- Born: May 1713 Derbyshire, England
- Died: 16 August 1762 Reading, Berkshire, England
- Resting place: Chapel-en-le-Frith
- Occupations: soldier, politician
- Known for: Member of parliament for Tallow (1761–62) Deputy Lieutenant of Derbyshire
- Spouse: Catherine Caldwell
- Children: William Bagshawe (1752–55) Samuel Bagshawe (1753–1804) John Bagshawe (1758–1801) Anne Bagshawe (1760–1811) Richard Bagshawe (1761–64) Rev. William Bagshawe (1763–1847)
- Parents: Samuel Bagshawe; Frances Hardwarr;
- Relatives: William Bagshaw (great-grandfather)

= Samuel Bagshawe =

English soldier and politician (1713–1762)

Samuel Bagshawe (1713 – 16 August 1762) was an English soldier and politician, originally from Chapel-en-le-Frith in Derbyshire, England. He served in Gibraltar, Ireland, and India.

== Early life ==
Bagshawe was the son of Samuel Bagshawe and Frances Hardwar(r), daughter of John Hardwar of Bromborough Court. The prominent Derbyshire Bagshawe family originated in the hamlet of Bagshaw, with their family seat being nearby Wormhill Hall in Chapel-en-le-Frith. The family later built Ford Hall, and also inherited a number of country halls including The Oakes at Norton, and Goosehill Hall at Castleton. Samuel's great-grandfather was nonconformist minister William Bagshaw.

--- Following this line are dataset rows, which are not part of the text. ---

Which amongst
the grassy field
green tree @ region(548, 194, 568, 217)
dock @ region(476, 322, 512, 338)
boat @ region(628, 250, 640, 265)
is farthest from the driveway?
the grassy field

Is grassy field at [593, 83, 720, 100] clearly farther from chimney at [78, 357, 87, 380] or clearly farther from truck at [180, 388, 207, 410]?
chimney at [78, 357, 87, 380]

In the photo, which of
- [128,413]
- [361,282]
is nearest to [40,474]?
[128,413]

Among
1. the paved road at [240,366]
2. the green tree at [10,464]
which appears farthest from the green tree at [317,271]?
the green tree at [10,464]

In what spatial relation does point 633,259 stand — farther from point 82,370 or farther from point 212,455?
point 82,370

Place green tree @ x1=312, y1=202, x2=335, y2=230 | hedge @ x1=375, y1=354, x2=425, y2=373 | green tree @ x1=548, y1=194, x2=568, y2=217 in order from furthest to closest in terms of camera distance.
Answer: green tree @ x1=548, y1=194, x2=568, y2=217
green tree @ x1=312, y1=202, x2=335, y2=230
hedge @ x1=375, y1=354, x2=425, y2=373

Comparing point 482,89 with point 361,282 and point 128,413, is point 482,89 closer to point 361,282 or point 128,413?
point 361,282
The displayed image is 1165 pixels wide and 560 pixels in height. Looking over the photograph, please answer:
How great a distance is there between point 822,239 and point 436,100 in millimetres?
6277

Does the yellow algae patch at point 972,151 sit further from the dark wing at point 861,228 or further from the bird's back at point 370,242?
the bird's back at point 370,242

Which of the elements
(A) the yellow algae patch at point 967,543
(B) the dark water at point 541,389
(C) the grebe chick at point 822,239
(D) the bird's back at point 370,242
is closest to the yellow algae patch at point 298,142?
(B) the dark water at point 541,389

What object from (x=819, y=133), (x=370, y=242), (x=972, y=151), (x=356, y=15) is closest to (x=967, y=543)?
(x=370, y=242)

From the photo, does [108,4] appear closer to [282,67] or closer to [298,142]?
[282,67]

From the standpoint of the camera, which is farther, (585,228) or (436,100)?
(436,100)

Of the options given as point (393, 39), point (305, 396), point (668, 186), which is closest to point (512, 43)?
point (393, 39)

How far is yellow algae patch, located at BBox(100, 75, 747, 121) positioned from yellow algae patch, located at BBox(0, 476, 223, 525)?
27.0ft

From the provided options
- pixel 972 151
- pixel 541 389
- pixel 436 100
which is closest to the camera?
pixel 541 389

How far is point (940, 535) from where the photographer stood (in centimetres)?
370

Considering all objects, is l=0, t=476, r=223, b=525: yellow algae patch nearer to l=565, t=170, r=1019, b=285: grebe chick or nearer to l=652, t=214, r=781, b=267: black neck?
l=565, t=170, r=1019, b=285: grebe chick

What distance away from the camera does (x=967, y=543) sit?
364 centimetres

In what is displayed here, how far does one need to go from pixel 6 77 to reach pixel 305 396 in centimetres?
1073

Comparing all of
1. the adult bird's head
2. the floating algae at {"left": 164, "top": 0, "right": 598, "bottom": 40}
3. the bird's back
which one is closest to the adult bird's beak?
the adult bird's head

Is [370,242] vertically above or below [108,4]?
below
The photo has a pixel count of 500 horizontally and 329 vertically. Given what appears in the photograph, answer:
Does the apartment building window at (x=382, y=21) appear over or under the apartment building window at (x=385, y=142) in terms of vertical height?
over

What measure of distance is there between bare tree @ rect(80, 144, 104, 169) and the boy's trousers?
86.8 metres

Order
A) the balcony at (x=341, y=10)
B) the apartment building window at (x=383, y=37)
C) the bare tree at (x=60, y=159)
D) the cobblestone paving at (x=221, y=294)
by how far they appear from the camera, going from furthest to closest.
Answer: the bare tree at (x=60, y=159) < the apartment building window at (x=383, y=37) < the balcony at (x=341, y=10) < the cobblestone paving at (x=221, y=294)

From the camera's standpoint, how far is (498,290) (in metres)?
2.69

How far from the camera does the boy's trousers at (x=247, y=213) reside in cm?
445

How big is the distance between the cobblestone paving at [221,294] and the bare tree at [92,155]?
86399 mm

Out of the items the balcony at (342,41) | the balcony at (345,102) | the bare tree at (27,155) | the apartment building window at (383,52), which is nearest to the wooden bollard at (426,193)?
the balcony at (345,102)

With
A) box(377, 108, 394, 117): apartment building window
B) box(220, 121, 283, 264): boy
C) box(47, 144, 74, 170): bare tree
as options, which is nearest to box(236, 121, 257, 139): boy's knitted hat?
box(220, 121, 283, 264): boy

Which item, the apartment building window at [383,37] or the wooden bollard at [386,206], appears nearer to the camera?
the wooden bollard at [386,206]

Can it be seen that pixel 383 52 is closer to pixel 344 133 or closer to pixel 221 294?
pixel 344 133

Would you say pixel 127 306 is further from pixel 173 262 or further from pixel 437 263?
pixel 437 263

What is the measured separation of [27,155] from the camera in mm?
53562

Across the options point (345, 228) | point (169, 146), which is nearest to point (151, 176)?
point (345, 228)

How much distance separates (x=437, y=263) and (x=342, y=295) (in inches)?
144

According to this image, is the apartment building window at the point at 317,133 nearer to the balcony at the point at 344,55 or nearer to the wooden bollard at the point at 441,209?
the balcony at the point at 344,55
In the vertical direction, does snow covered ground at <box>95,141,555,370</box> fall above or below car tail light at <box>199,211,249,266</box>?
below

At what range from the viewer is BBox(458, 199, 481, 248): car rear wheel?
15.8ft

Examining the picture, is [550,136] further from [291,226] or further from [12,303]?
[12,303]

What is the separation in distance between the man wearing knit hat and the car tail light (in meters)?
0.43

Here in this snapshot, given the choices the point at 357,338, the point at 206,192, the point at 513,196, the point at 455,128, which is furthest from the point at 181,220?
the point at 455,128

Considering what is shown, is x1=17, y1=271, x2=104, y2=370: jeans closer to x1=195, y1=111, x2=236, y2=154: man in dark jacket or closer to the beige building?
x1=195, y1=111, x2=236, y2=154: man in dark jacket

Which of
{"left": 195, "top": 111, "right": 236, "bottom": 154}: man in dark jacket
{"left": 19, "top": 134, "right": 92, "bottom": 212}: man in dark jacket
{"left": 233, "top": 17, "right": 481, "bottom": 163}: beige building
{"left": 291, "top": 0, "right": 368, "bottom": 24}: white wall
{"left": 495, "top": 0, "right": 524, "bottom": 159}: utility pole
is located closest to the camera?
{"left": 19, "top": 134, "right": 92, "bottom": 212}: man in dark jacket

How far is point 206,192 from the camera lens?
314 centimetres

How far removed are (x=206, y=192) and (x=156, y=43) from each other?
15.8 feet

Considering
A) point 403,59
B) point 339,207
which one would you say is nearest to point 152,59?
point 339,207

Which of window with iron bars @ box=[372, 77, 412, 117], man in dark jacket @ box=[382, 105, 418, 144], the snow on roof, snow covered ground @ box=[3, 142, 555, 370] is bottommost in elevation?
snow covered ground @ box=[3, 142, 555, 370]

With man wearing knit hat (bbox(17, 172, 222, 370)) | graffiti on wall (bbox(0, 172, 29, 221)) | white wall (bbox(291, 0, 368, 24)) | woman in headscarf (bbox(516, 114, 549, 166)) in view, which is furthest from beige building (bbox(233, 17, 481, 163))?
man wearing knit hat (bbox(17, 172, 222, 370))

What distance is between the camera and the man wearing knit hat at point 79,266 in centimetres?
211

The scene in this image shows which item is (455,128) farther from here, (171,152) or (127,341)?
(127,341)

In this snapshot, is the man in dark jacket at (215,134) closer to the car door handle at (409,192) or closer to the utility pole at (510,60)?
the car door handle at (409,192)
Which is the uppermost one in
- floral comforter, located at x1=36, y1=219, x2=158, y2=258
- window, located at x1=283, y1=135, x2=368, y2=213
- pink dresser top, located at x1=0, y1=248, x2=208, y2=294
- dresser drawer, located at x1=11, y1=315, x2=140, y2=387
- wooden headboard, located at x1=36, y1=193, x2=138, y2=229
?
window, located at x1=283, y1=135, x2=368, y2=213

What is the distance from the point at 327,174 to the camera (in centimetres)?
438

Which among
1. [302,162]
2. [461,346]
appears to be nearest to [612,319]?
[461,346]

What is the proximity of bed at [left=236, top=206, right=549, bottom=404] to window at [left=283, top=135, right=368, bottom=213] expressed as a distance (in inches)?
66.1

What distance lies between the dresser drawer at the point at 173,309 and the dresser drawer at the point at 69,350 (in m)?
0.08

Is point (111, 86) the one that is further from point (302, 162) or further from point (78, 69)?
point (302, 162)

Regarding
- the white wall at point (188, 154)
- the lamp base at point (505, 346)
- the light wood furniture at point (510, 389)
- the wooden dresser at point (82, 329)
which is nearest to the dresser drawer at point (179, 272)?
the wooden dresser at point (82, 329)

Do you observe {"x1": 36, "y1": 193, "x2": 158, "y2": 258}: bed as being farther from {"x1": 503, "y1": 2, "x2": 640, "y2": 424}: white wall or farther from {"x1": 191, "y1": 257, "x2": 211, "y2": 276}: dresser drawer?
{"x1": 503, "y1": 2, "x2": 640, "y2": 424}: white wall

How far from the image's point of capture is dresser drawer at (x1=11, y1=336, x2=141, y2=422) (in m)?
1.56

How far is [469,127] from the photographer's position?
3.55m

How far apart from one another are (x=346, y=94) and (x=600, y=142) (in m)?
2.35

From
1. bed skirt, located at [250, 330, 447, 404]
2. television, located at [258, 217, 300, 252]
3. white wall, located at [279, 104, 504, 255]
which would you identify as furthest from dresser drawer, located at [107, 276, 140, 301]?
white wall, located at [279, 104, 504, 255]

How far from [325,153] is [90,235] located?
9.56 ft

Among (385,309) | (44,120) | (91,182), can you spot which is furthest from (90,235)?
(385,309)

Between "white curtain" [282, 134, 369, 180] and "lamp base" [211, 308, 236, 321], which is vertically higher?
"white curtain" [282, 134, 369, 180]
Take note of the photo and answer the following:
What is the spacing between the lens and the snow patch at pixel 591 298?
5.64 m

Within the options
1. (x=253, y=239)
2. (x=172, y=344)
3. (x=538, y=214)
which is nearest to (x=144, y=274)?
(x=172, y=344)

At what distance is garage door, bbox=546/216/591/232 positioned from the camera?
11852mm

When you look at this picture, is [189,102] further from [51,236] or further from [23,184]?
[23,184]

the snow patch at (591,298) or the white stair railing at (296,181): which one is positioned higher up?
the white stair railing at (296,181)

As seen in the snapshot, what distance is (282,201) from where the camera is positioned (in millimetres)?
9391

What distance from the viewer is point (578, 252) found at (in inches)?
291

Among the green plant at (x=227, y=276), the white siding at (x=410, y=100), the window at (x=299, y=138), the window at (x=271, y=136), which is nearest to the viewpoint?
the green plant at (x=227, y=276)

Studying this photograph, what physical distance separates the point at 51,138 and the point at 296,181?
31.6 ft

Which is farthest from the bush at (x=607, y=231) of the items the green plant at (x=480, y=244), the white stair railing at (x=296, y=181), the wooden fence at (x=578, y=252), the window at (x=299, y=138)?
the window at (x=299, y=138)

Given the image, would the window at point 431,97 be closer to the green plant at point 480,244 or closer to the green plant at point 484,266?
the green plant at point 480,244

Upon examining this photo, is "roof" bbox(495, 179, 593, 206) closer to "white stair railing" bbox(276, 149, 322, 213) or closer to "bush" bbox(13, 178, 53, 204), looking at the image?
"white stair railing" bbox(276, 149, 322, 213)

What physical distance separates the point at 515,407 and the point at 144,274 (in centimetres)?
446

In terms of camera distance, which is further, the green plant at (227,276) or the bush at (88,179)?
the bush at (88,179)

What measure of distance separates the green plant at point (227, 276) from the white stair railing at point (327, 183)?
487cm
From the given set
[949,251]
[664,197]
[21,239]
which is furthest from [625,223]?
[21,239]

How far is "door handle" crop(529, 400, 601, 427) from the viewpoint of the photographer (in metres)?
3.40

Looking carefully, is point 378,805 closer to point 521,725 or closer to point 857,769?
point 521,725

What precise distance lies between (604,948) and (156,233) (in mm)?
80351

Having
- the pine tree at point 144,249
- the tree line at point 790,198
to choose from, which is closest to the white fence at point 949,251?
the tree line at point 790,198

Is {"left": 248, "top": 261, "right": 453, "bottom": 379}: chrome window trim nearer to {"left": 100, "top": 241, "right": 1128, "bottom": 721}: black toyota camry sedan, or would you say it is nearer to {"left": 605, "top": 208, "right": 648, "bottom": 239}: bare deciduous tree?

Bagshawe was orphaned in 1719 when his mother died, his father having died during her pregnancy. He was raised by his uncle William Bagshawe at Ford Hall, and was educated at Knutsford and later Wakefield.

== Military ==
In 1731, he left his school in Wakefield to join the Regiment of Foot in Gibraltar. He appealed to his relatives to obtain his discharge in 1738, at which stage he was a Quartermaster Sergeant. He returned to military service in 1740, joining a regiment in Ireland as an officer; by 1760 he had achieved the rank of Colonel, and was pending promotion to Major-General by the time of his death.

In 1746 he was wounded at the Raid on Lorient, losing a leg, and was second in command of British Forces in India, where he suffered vision problems.

On 25 March 1751, he married Catherine Caldwell, daughter of Sir John Caldwell of Castle Caldwell.

In 1760, France threatened an invasion of Ireland. The Government accepted Bagshawe's request to raise a regiment at his expense (93rd Regiment of Foot). He later served as an MP for Tallow in 1761–62, and as Justice of the Peace and Deputy Lieutenant for Derbyshire. Bagshawe's

== Death ==
Bagshawe died at Reading on 16 August 1762; his body was later removed to his native Chapel-en-le-Frith.